Posted by: Sand Squiggles -- Richard Modlin's Blog | April 20, 2017

Willa Cather’s Hideaway – Grand Manan Blog II

Grand Manan Island, the largest island off the coast of New Brunswick, Canada, in the Bay of Fundy, is not only known for its ruggedness, but also for its natural beauty and solitude. Willa Cather, early 20th Century American author, and her close companion, Edith Lewis, found this isle a place of seclusion and a place that allow them to muse and create without the chaos and interruptions of New York City.

Present Day Cather Cottage

Cather Cottage

Cather (1876-1947), the author of twelve novels and several short story, essay and verse collections, was born in Virginia. At the age of nine years, Willa moved with her parents to Nebraska. Here she received her elementary education, attended a prep school, and was admitted to the Nebraska State University. During these formative years, she observed, interacted with, and gained an appreciation for the pioneers and Native Americans who inhabited the plains of the Midwest and Southwest. These experiences provided her the fodder for her future writings.

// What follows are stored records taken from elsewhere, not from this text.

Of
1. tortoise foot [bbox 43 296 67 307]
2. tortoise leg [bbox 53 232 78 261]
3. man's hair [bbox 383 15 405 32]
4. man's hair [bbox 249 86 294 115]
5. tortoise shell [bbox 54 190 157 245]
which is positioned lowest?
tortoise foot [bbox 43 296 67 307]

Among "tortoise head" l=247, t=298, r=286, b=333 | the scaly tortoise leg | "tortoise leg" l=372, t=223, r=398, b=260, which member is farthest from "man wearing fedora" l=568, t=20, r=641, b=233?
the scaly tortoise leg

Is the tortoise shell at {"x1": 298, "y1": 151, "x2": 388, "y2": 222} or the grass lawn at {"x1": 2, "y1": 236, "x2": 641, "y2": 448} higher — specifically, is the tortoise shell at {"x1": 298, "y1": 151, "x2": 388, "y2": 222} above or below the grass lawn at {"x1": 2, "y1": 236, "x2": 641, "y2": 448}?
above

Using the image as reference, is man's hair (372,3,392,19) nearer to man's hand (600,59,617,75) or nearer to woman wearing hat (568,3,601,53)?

Whale Cove, North Head, Grand Manan Island, N.B. Canada

Whale Cove, North Head, Grand Manan Island, N.B., Canada

After a couple of years as a journalist and high school teacher in Pittsburg, PA, Willa’s first collection of short stories, The Troll Garden, was accepted for publication by the publisher of McClure’s Magazine, Samuel Sidney McClure. A year after her book became public, McClure offered her a position on the editorial staff of his magazine. In this position, Willa met many noted American and English writers, Arthur Conan Doyle, Mark Twain, O’Henry, Robert L. Stevenson and others who honed her creativity. Willa left McClure’s in 1912 and took up residence in New York City, where she wrote and traveled for the next fifteen years. Willa considered these years her, “…best working years.”

Sitting Room

Sitting Room with view of North Cove

Fireplace 2

Kitchen and Bathroom

 

 

 

 

 

 

 

Cather wrote five novels during this period. One of her novels, a story portraying a WWI American Soldier titled, One of Ours, published in 1922, won a Pulitzer Prize.

 

 

 

Left Photo, Fireplace in sitting room. Right Photo, Kitchen and Bathroom

Shortly after the publication of One of Ours, Cather and Edith Lewis traveled to Grand Manan Island, an essentially unknown island, and rented a very rustic cottage at the Inn at Whale Cove located in the village of North Head. Electricity did not reach this cabin until eight years later. Nevertheless, Cather found what she craved, privacy. She and her companion, eventually purchased a piece of property a short distance from the original cottage and had designed and built a livable cottage. The two spent the next twenty-two summers in the solitude of this island. They ended these summer sojourns when the WWII began, because German U-boats made it too dangerous to ferry to the island. The Inn at Whale Cove purchased Cather Cottage and incorporated it into their vacation rental complex.

Willa Cather

Willa Cather. Portrait in Grand Manan Museum in Grand Harbor, GMI

Luckily, I visited the inn when the cottage was changing rental tenants. As such, the inn’s proprietor gave me permission to visit the cottage. I found Cather Cottage a short walk from the inn and its primary group of rental cottages. A birch forest surrounded it on three side. Sitting in an Adirondack chair on the small, open front porch, I had an expansive view across Whale Cove. Its waves washed a rocky beach below a precipice a short distance down a sloping meadow of waist-deep vegetation. A path led from the porch to the brink of the cliff. On the interior, the cottage was simply appointed, but comfortable, a place where a writer’s mind could run free.

Oliver up-strike Typewriter

Cather’s Oliver up-strike Typewriter

Except for a few pictures on the wall, very little of Cather’s presence remains in the cottage. But a room in the Grand Manan Museum, located in the village of Grand Harbor, displays her writings and artifacts.